Donald Trump não inventou o racismo americano, mas é
a mais explícita encarnação do macho branco e racista a ocupar a Casa Branca.
Não é coincidência ter ocorrido em seu reinado a cena de um policial impassível
aos apelos desesperados de George
Floyd, o homem rendido e estendido no chão que vem ocupando os noticiários
há semanas.
No Brasil, tenta-se imitar o que a tradição dos Estados
Unidos tem de mais macabro. No sábado 30, um grupo encenou protesto diante do STF
trajando túnicas pretas, a cabeça coberta por máscaras brancas e as mãos a
segurar tochas acesas. A Ku Klux Klan do cerrado cavava o seu lugar (só
faltava ela) na conflagrada cena brasileira.

» O QUE FAZER:
Responda com base no trecho:
(a) Em que dia um grupo encenou o protesto diante do STF?
(b) O que os participantes desse protesto seguravam nas mãos?
(c) Com que palavras o trecho descreve George Floyd?

Dados de texto extraídos da página

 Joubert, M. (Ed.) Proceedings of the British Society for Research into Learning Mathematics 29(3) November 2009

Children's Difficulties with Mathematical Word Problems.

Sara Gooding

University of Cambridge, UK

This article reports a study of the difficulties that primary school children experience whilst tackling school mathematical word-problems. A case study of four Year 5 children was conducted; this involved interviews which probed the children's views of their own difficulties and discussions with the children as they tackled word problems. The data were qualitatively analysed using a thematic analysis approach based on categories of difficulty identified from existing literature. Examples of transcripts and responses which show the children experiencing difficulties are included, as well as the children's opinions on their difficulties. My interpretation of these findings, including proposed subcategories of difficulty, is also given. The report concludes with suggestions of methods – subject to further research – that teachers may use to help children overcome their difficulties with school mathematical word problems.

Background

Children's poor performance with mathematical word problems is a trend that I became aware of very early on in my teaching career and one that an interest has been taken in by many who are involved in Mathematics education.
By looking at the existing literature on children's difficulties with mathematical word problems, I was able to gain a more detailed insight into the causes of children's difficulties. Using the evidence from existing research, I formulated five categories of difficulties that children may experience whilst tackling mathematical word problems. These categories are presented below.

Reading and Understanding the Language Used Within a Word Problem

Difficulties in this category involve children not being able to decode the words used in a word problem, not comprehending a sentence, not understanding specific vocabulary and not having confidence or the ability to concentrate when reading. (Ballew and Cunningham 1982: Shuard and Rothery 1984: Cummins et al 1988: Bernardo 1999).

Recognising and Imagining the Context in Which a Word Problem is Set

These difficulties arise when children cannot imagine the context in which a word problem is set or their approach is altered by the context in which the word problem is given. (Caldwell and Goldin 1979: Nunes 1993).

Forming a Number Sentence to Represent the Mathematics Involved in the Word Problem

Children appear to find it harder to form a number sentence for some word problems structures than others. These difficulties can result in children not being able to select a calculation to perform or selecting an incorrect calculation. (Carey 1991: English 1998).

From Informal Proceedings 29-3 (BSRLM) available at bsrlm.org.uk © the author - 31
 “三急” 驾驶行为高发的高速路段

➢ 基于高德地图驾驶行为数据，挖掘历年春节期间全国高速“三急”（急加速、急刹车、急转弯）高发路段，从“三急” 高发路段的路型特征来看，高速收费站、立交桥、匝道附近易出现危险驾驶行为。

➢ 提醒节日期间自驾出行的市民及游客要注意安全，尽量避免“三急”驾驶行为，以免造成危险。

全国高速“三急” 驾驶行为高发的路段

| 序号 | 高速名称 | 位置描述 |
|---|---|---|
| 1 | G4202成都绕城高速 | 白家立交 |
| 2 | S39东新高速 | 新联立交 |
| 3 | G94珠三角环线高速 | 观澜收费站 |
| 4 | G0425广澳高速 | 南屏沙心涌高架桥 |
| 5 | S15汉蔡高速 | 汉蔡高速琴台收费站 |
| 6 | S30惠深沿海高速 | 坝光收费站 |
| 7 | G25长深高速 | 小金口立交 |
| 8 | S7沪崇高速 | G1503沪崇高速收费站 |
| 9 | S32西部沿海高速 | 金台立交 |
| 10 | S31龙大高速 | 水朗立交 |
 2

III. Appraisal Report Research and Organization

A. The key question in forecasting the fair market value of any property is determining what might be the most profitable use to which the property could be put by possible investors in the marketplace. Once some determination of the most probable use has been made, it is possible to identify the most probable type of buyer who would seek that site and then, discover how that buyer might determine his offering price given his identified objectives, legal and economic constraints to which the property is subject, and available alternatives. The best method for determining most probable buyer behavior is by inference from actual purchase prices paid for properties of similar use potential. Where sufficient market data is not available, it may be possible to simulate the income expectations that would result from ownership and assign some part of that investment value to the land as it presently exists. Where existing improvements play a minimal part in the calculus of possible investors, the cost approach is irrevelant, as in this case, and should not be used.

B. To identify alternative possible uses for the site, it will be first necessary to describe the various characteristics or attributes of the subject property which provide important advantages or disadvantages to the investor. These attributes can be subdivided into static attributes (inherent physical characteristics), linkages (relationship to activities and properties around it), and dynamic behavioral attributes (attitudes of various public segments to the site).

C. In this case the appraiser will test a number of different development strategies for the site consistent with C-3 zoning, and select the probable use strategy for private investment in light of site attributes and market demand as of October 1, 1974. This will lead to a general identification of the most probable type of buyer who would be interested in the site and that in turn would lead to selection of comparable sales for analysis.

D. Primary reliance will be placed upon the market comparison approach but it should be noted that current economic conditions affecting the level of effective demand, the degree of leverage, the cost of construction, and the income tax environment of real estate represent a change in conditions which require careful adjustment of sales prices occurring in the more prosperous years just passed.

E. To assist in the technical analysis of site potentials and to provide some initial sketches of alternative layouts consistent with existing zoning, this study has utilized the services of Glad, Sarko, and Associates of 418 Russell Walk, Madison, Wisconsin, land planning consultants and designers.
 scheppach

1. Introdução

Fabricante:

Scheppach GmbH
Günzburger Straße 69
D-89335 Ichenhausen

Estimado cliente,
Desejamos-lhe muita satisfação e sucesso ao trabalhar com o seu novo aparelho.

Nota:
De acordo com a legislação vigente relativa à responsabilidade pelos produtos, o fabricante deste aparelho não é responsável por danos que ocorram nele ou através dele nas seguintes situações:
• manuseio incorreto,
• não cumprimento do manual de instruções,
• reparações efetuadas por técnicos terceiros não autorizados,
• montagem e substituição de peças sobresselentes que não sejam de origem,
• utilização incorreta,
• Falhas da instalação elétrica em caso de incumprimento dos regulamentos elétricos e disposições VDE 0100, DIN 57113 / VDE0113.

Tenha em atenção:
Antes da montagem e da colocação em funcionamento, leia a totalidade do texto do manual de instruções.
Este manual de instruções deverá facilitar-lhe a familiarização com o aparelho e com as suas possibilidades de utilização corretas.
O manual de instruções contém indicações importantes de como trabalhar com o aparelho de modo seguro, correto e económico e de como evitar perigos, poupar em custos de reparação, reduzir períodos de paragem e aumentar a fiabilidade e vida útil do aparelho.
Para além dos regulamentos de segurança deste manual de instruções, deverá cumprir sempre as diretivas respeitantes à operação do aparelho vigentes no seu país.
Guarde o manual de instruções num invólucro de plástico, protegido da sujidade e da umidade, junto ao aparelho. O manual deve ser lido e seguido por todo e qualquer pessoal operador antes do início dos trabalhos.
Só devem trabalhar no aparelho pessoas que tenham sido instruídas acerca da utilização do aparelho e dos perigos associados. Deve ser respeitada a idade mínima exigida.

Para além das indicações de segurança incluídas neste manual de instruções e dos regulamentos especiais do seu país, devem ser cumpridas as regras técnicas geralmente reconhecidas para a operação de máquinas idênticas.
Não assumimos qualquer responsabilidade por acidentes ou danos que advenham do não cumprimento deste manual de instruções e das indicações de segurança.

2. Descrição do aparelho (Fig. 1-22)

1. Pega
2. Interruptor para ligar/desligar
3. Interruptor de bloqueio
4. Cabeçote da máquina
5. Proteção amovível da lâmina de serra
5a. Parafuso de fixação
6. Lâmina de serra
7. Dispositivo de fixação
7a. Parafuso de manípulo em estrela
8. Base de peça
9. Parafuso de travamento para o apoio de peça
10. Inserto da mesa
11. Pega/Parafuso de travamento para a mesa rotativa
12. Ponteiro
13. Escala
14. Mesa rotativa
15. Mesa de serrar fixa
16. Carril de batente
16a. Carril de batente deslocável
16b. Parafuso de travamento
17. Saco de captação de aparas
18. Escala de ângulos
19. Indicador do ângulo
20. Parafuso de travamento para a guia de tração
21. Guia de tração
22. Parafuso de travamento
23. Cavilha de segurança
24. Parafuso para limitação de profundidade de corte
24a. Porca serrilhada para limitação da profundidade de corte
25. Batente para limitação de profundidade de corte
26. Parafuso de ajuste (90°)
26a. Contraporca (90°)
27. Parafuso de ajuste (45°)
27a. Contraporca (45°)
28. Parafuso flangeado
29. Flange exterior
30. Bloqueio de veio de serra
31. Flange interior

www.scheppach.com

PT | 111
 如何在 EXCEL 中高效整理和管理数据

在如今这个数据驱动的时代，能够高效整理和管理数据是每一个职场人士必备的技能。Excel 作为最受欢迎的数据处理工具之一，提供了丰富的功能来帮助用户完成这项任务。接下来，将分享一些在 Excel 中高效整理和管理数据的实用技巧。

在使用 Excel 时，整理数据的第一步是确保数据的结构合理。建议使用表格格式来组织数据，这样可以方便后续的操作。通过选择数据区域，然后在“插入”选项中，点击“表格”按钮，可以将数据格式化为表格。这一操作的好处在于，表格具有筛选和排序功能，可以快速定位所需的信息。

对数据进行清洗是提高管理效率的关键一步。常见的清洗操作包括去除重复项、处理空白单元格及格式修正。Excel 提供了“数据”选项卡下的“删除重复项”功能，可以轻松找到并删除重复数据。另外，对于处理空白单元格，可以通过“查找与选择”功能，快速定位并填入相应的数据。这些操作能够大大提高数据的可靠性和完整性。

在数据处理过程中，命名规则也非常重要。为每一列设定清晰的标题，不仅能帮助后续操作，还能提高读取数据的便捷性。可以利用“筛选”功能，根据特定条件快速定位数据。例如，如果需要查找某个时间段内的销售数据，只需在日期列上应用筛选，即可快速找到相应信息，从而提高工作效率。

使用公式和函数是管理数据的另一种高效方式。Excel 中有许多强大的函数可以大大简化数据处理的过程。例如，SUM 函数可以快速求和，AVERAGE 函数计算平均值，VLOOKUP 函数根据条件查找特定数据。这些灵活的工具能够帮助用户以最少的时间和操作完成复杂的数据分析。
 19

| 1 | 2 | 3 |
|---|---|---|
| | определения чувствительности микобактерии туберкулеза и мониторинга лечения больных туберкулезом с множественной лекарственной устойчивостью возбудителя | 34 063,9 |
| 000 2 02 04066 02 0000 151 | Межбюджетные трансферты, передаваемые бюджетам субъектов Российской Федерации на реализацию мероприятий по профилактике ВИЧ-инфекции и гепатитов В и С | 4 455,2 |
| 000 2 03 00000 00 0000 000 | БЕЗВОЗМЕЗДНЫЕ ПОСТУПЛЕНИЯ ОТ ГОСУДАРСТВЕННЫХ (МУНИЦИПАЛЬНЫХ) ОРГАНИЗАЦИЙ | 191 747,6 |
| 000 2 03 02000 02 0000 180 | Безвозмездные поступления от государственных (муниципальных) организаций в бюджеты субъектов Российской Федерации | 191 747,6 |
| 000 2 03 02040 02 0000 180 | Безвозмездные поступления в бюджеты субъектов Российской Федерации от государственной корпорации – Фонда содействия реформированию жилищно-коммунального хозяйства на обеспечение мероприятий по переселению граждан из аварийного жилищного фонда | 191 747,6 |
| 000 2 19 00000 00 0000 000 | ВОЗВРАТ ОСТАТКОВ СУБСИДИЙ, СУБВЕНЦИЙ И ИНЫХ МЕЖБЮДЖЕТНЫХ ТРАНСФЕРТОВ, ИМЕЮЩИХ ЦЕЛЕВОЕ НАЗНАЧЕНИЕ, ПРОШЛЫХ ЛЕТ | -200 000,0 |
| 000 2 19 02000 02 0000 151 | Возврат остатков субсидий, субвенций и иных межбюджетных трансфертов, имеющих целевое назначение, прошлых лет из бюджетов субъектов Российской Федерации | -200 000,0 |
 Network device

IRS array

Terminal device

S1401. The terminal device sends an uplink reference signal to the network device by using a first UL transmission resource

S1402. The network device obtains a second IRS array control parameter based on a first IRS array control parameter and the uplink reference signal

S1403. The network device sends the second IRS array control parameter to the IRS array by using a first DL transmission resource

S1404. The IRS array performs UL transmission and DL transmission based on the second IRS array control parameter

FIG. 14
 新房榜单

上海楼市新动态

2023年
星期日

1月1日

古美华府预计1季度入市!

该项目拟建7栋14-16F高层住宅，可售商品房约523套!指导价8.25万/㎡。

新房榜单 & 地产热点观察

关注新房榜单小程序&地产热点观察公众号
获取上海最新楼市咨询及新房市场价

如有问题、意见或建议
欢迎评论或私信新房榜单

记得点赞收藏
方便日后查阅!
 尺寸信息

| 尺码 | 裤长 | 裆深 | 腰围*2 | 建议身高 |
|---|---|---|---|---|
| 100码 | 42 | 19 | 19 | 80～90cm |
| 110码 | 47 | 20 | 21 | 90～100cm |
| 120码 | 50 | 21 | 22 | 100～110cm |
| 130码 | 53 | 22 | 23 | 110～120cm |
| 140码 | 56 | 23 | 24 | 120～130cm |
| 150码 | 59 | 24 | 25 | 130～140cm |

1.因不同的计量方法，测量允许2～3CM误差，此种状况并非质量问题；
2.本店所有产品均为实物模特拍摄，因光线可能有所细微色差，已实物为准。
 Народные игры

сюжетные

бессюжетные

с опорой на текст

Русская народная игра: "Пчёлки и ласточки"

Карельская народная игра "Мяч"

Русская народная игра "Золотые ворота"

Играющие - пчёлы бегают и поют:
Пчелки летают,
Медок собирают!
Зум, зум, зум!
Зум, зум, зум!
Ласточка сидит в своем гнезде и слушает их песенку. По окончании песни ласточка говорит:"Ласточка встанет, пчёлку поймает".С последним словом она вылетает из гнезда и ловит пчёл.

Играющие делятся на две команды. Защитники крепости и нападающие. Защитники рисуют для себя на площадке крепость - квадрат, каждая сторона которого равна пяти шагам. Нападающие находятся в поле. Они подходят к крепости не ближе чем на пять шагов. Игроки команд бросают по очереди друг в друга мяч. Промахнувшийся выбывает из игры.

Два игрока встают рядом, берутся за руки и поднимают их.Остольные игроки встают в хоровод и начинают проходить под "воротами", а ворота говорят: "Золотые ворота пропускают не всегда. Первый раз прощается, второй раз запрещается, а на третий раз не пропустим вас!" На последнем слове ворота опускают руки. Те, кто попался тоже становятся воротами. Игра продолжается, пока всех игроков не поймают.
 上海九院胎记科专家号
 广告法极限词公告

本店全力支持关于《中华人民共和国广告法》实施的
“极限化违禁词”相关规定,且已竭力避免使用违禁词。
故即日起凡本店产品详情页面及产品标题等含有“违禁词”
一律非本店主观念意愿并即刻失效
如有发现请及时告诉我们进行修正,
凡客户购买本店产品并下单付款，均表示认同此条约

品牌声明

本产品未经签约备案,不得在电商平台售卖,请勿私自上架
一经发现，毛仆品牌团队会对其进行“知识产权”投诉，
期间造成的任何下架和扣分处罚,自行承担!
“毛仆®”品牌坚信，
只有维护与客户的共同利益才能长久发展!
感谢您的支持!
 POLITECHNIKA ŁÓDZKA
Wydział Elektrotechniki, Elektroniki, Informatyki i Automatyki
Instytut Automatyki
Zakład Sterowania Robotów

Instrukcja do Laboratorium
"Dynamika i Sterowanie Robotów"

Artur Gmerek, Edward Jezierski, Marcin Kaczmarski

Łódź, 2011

» RESPOSTA:
(a) No sábado 30.
(b) Tochas acesas.
(c) Como "o homem rendido e estendido no chão que vem ocupando os noticiários há semanas".